あの噂は本当だったのかと、声を潜めて話し合う民衆を余所に、クリムはさっと身を起こすと屋根から飛び降り、物々しく鎧を纏った騎士達の、先頭に立つオスに話し掛けた。
「フルネームで呼ばれるのは久しぶりだね。でも一つ訂正しておくと僕は元殿下であって、今は何の力もない家なしただの野良猫さ」
しかし、そうは言ったものの、騎士達は跨ったネコグリフから降りるや兜を脱いで一斉に跪き、クリムは困惑する。
「殿下、猫目も憚らず、大声にてお呼びだてしてしまったことをまずはお詫びいたします。我々はこの地を治める主より、殿下をお連れするようにと仰せつかり、この場に来たしだい。殿下の色よい返事を我々は主共々期待しております。どうかこの場にてお返事を」
久しぶりに貴族社会の言葉を聞き、クリムは頭が痛くなってくるのを感じた。
「さっきも言ったけど、今の僕は国を担うような立場にいるわけじゃない。僕の故郷はもうないんだ。知ってるだろ?」
すると騎士はおもてを上げ、殿下、ご謙遜召されるなと微笑んだ。
「砂の国に脈々と受け継がれてきた高潔なる赤き血は未だ絶えておらず、閣下もそうお考えです」
「それはそれは、光栄だね。でも本当に僕はもう何も持ってはいないんだ。千や万の兵を率いて援軍に駆けつけたわけじゃない。侯爵様が期待するような力は持ってないんだよ」
「何を仰られます。殿下の御威光を持ってすれば、十の兵が万に化けましょうとも。さ、殿下。馬車を用意してあります。閣下の居城まで案内致しましょう」
話の通じない奴だなと、クリムはがしがしと頭を掻く。
ただ、引いてくれないのなら行くほかない状況だ。権力者の招待を断れば、更に面倒事が舞い込んでくる。

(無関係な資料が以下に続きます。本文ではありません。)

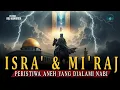 Lagu Kisah Isra Miraj Nabi Muhamma dari Palestina ke Sidratul Muntaha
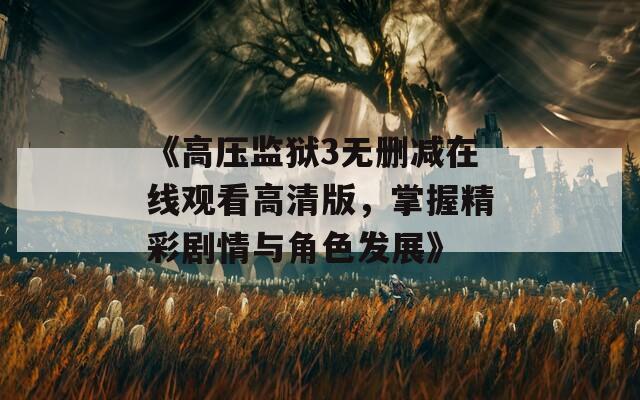 《高压监狱3无删减在线观看高清版，掌握精彩剧情与角色发展》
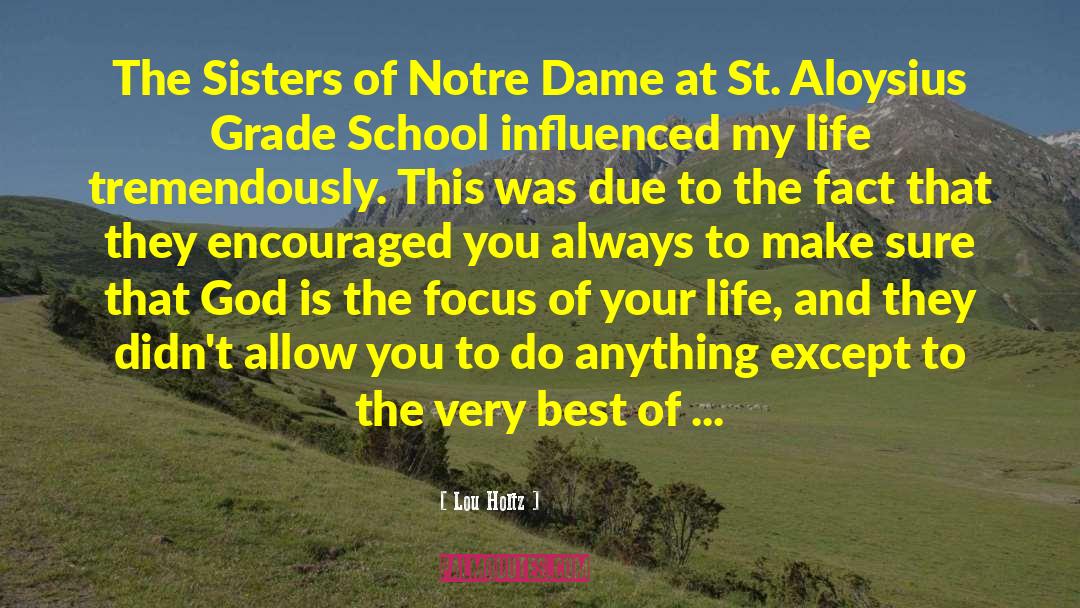 Lou Holtz Quotes: The Sisters of Notre Dame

可能性がある程度のものだが、自分だけならともかくベリーとプチィを巻き添えにするのは避けたく、ひとまずプチィを呼んでナッツを任せ、クリムは腹を括って見ない間に
「あー、ベリー……、さっきはすまない。僕も言い過ぎた。侯爵閣下に頼んでみるよ、泊めて貰えないかってさ」
「……うん。私もごめんね? 急に泣き出したりなんかして……」
泣くつもりなんて、なかったんだけどと付け加え、小さく笑ったベリーに、いいさと言おうとしたら、「殿下!」とご婦猫の一匹に強い口調で被せられ、クリムは目を丸くする。
「庶民の暮らしを体験してみたいと思ってのことではありましょうが、それに付き合わされるお妃様の気持ちも、どうかお汲みになってくださいませ」
言っている意味も分からなければ、ご婦猫の半笑いのような顔も気になったが、「あー、そうだね?」と相手せずに流し、クリムはベリーの手を取って、馬車に乗り込みにいった。
馬車は、貴族のものだけあって
ドアを開けて貰ってクリムは先に乗り込み、再びベリーの手を取って、一緒に後ろの座席に腰掛けた。座り心地も抜群だった。

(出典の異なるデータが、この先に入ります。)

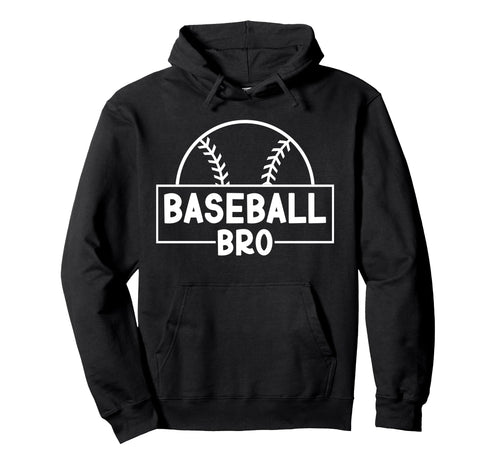 Baseball Bro Proud Baseball Hoodie - Casual Everyday Wear Men Women - T-Shirt, Sweatshirt, Hoodie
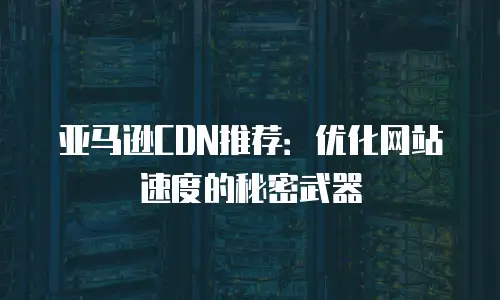 亚马逊CDN推荐：优化网站速度的秘密武器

パタンと閉められて、二匹だけのプライベートな空間ができあがると、ベリーが笑いながらこぼしていた。
「なんか凄い誤解されちゃった。お妃さまって……クリムはどう思う?」
「お妃さまの機嫌が直って良かったよ」
もう、と叩かれてクリムも笑った。本当に泣き止んでくれて良かった。頑張ったかいはなかったが、笑顔を見せてくれたなら、それでいい。
手綱が打たれて馬車が進み始め、クリムはなにげなしに後ろの窓に目をやっていた。
ナッツに跨ったプチィが、周りを取り囲む騎士達に負けず劣らずのきりっとした顔で、後ろをついてきていた。
面倒事に自ら首を突っ込むとは、物好きな。なんて思いつつ揺られることしばし、周りに立ち並ぶ建物の雰囲気が貴族階級のそれへと変わってきて、おかしな城が見えてきた。